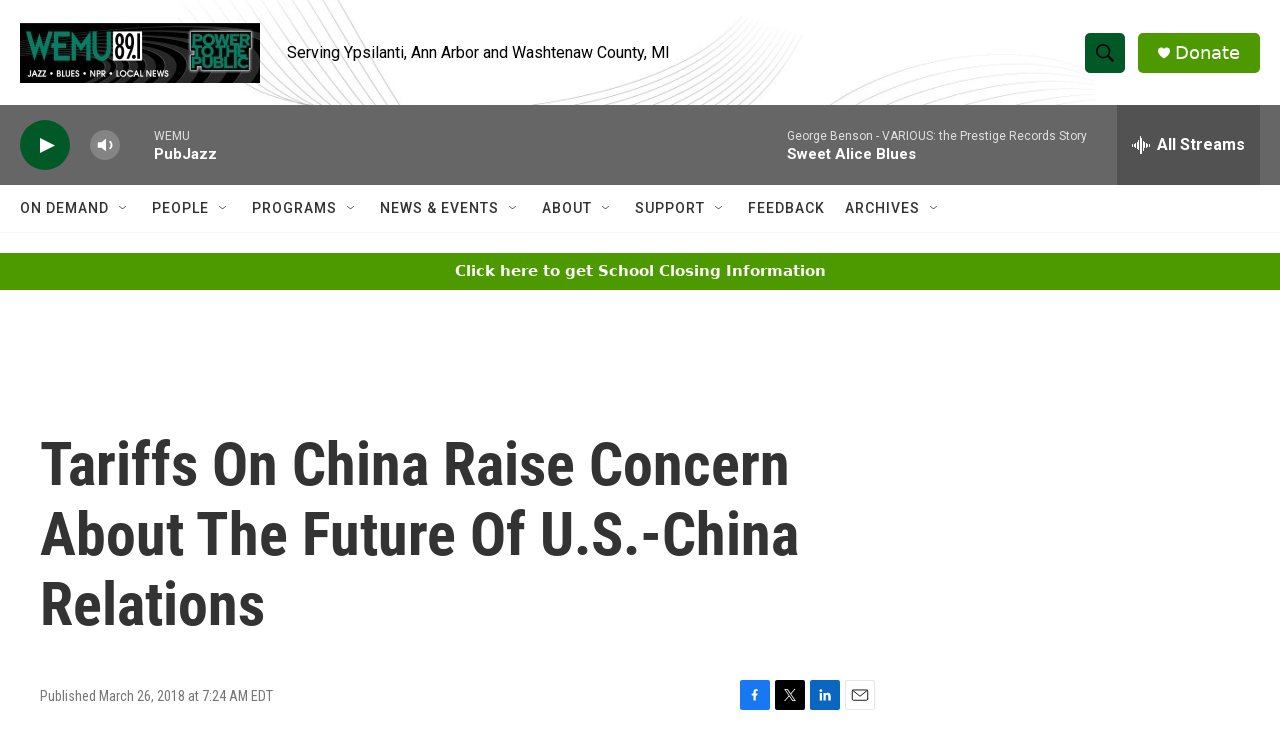

--- FILE ---
content_type: text/html; charset=utf-8
request_url: https://www.google.com/recaptcha/api2/aframe
body_size: 249
content:
<!DOCTYPE HTML><html><head><meta http-equiv="content-type" content="text/html; charset=UTF-8"></head><body><script nonce="tsJzEP7dPLcluE9ZFGMOZQ">/** Anti-fraud and anti-abuse applications only. See google.com/recaptcha */ try{var clients={'sodar':'https://pagead2.googlesyndication.com/pagead/sodar?'};window.addEventListener("message",function(a){try{if(a.source===window.parent){var b=JSON.parse(a.data);var c=clients[b['id']];if(c){var d=document.createElement('img');d.src=c+b['params']+'&rc='+(localStorage.getItem("rc::a")?sessionStorage.getItem("rc::b"):"");window.document.body.appendChild(d);sessionStorage.setItem("rc::e",parseInt(sessionStorage.getItem("rc::e")||0)+1);localStorage.setItem("rc::h",'1768530280619');}}}catch(b){}});window.parent.postMessage("_grecaptcha_ready", "*");}catch(b){}</script></body></html>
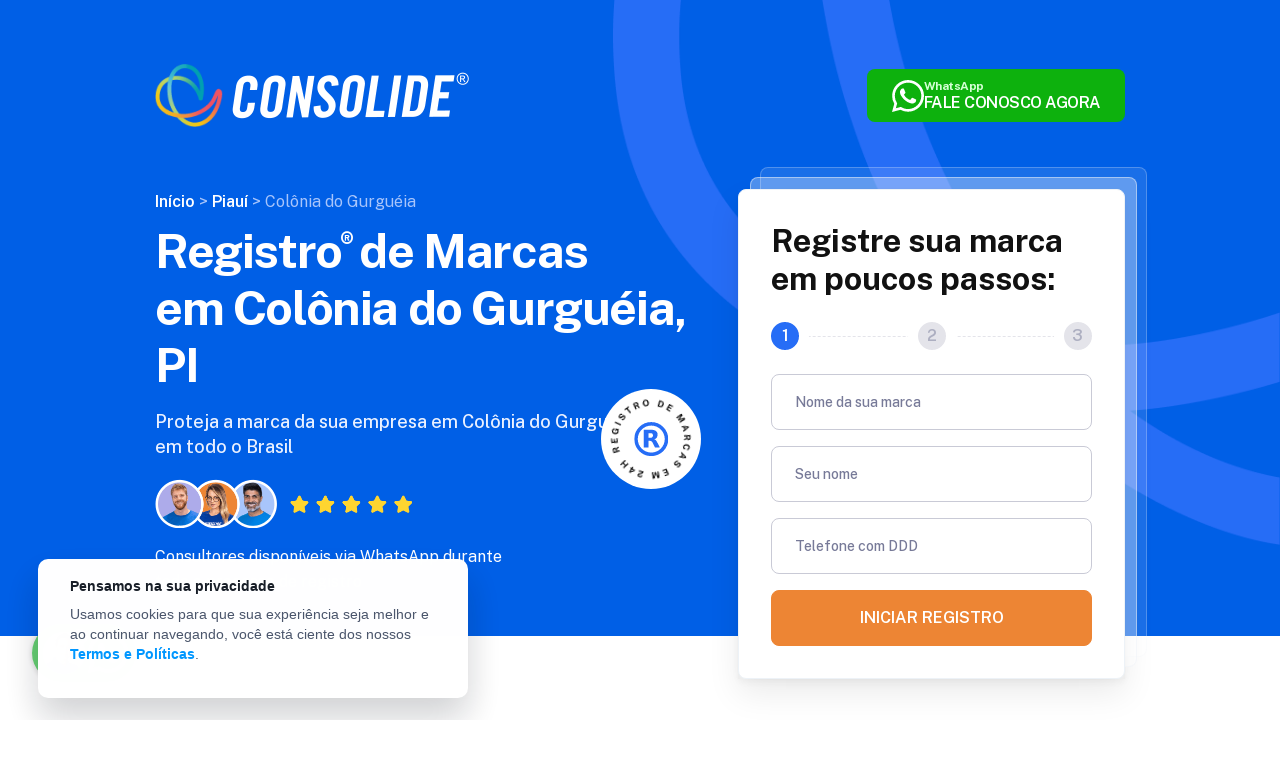

--- FILE ---
content_type: text/javascript; charset=utf-8
request_url: https://fast.wistia.com/embed/ei71veqrkb.js
body_size: 1358
content:
const mediaData = {"accountId":1748566,"accountKey":"wistia-production_1748566","analyticsHost":"https://distillery.wistia.net","formsHost":"https://app.wistia.com","formEventsApi":"/form-stream/1.0.0","aspectRatio":1.7777777777777777,"assets":[{"is_enhanced":false,"type":"original","slug":"original","display_name":"Original File","details":{},"width":1920,"height":1080,"size":426935311,"bitrate":10414,"public":true,"status":2,"progress":1.0,"metadata":{"av_stream_metadata":"{\"Video\":{\"codec\":\"h264\",\"pixelFormat\":\"yuv420p\",\"rFrameRate\":\"30000/1001\",\"avgFrameRate\":\"30000/1001\"}}"},"url":"https://embed-ssl.wistia.com/deliveries/1ce7a4727924840ac13644af621cc2fb.bin","created_at":1685969813},{"is_enhanced":false,"type":"iphone_video","slug":"mp4_h264_545k","display_name":"360p","details":{},"container":"mp4","codec":"h264","width":640,"height":360,"ext":"mp4","size":22356654,"bitrate":545,"public":true,"status":2,"progress":1.0,"metadata":{"max_bitrate":1275368,"average_bitrate":558469,"early_max_bitrate":604264,"av_stream_metadata":"{\"Audio\":{\"Codec ID\":\"mp4a-40-2\",\"frameRate\":43.066,\"sampleRate\":44100},\"Video\":{\"Codec ID\":\"avc1\",\"frameRate\":29.97,\"frameRateMode\":\"CFR\"}}"},"url":"https://embed-ssl.wistia.com/deliveries/de3d53c28196e629caa9cf6e8dcaeef5d61be501.bin","created_at":1685969813,"segment_duration":3,"opt_vbitrate":1200},{"is_enhanced":false,"type":"mp4_video","slug":"mp4_h264_307k","display_name":"224p","details":{},"container":"mp4","codec":"h264","width":400,"height":224,"ext":"mp4","size":12601105,"bitrate":307,"public":true,"status":2,"progress":1.0,"metadata":{"max_bitrate":447168,"average_bitrate":314775,"early_max_bitrate":358384,"av_stream_metadata":"{\"Audio\":{\"Codec ID\":\"mp4a-40-2\",\"frameRate\":43.066,\"sampleRate\":44100},\"Video\":{\"Codec ID\":\"avc1\",\"frameRate\":29.97,\"frameRateMode\":\"CFR\"}}"},"url":"https://embed-ssl.wistia.com/deliveries/c2ca684c8e1565586f50416499f35a10a9d8e864.bin","created_at":1685969813,"segment_duration":3,"opt_vbitrate":300},{"is_enhanced":false,"type":"md_mp4_video","slug":"mp4_h264_905k","display_name":"540p","details":{},"container":"mp4","codec":"h264","width":960,"height":540,"ext":"mp4","size":37111622,"bitrate":905,"public":true,"status":2,"progress":1.0,"metadata":{"max_bitrate":2006416,"average_bitrate":927048,"early_max_bitrate":986720,"av_stream_metadata":"{\"Audio\":{\"Codec ID\":\"mp4a-40-2\",\"frameRate\":43.066,\"sampleRate\":44100},\"Video\":{\"Codec ID\":\"avc1\",\"frameRate\":29.97,\"frameRateMode\":\"CFR\"}}"},"url":"https://embed-ssl.wistia.com/deliveries/bd3e0fd8c3a6c3b5e08d82b023a3a34a7dfc7903.bin","created_at":1685969813,"segment_duration":3,"opt_vbitrate":1800},{"is_enhanced":false,"type":"hd_mp4_video","slug":"mp4_h264_1368k","display_name":"720p","details":{},"container":"mp4","codec":"h264","width":1280,"height":720,"ext":"mp4","size":56094207,"bitrate":1368,"public":true,"status":2,"progress":1.0,"metadata":{"max_bitrate":3209608,"average_bitrate":1401234,"early_max_bitrate":1452600,"av_stream_metadata":"{\"Audio\":{\"Codec ID\":\"mp4a-40-2\",\"frameRate\":43.066,\"sampleRate\":44100},\"Video\":{\"Codec ID\":\"avc1\",\"frameRate\":29.97,\"frameRateMode\":\"CFR\"}}"},"url":"https://embed-ssl.wistia.com/deliveries/824f6d1b9c5f581815b990fb5547add0d3efdaeb.bin","created_at":1685969813,"segment_duration":3,"opt_vbitrate":3750},{"is_enhanced":false,"type":"hd_mp4_video","slug":"mp4_h264_2836k","display_name":"1080p","details":{},"container":"mp4","codec":"h264","width":1920,"height":1080,"ext":"mp4","size":116279422,"bitrate":2836,"public":true,"status":2,"progress":1.0,"metadata":{"max_bitrate":5503512,"average_bitrate":2904661,"early_max_bitrate":3119056,"av_stream_metadata":"{\"Audio\":{\"Codec ID\":\"mp4a-40-2\",\"frameRate\":43.066,\"sampleRate\":44100},\"Video\":{\"Codec ID\":\"avc1\",\"frameRate\":29.97,\"frameRateMode\":\"CFR\"}}"},"url":"https://embed-ssl.wistia.com/deliveries/e507d59e0def1fc432da9054dbd6bad711278501.bin","created_at":1685969813,"segment_duration":3,"opt_vbitrate":5625},{"is_enhanced":false,"type":"still_image","slug":"still_image_1920x1080","display_name":"Thumbnail Image","details":{},"width":1920,"height":1080,"ext":"jpg","size":153080,"bitrate":0,"public":true,"status":2,"progress":1.0,"url":"https://embed-ssl.wistia.com/deliveries/2888382b1ff3e5face40409205fd671e4ae6105d.bin","created_at":1685969813},{"is_enhanced":false,"type":"storyboard","slug":"storyboard_2000x2260","display_name":"Storyboard","details":{},"width":2000,"height":2260,"ext":"jpg","size":6274916,"bitrate":0,"public":true,"status":2,"progress":1.0,"metadata":{"frame_count":200,"aspect_ratio":1.7777777777777777,"frame_height":113,"frame_width":200},"url":"https://embed-ssl.wistia.com/deliveries/f8f4373665e10c95d67c5208fede7f330e380cda.bin","created_at":1685969813}],"branding":true,"createdAt":1685969813,"distilleryUrl":"https://distillery.wistia.com/x","duration":320.256,"enableCustomerLogo":false,"firstEmbedForAccount":false,"firstShareForAccount":false,"availableTranscripts":[],"hashedId":"ei71veqrkb","mediaId":105608095,"mediaKey":"wistia-production_105608095","mediaType":"Video","name":"Consolide_materiaG1-19-05-2023","preloadPreference":null,"progress":1.0,"protected":false,"projectId":8271608,"seoDescription":"a Pedro's first project video","showAbout":true,"status":2,"type":"Video","playableWithoutInstantHls":true,"stats":{"loadCount":16177,"playCount":1363,"uniqueLoadCount":14082,"uniquePlayCount":1108,"averageEngagement":0.370348},"trackingTransmitInterval":20,"liveStreamEventDetails":null,"integrations":{},"hls_enabled":true,"embed_options":{"opaqueControls":false,"playerColor":"174bd2","playerColorGradient":{"on":false,"colors":[["#174bd2",0],["#7db1ff",1]]},"plugin":{},"volumeControl":"true","fullscreenButton":"true","controlsVisibleOnLoad":"true","bpbTime":"false","vulcan":true,"newRoundedIcons":true,"shouldShowCaptionsSettings":true},"embedOptions":{"opaqueControls":false,"playerColor":"174bd2","playerColorGradient":{"on":false,"colors":[["#174bd2",0],["#7db1ff",1]]},"plugin":{},"volumeControl":"true","fullscreenButton":"true","controlsVisibleOnLoad":"true","bpbTime":"false","vulcan":true,"newRoundedIcons":true,"shouldShowCaptionsSettings":true}};

export { mediaData };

=======

**TRY IT:** In the records above, locate the lines holding the word "charset". Copy each of them.

**RESULT OF THIS TASK:**
content_type: text/html; charset=utf-8
<!DOCTYPE HTML><html><head><meta http-equiv="content-type" content="text/html; charset=UTF-8"></head><body><script nonce="tsJzEP7dPLcluE9ZFGMOZQ">/** Anti-fraud and anti-abuse applications only. See google.com/recaptcha */ try{var clients={'sodar':'https://pagead2.googlesyndication.com/pagead/sodar?'};window.addEventListener("message",function(a){try{if(a.source===window.parent){var b=JSON.parse(a.data);var c=clients[b['id']];if(c){var d=document.createElement('img');d.src=c+b['params']+'&rc='+(localStorage.getItem("rc::a")?sessionStorage.getItem("rc::b"):"");window.document.body.appendChild(d);sessionStorage.setItem("rc::e",parseInt(sessionStorage.getItem("rc::e")||0)+1);localStorage.setItem("rc::h",'1768530280619');}}}catch(b){}});window.parent.postMessage("_grecaptcha_ready", "*");}catch(b){}</script></body></html>
content_type: text/javascript; charset=utf-8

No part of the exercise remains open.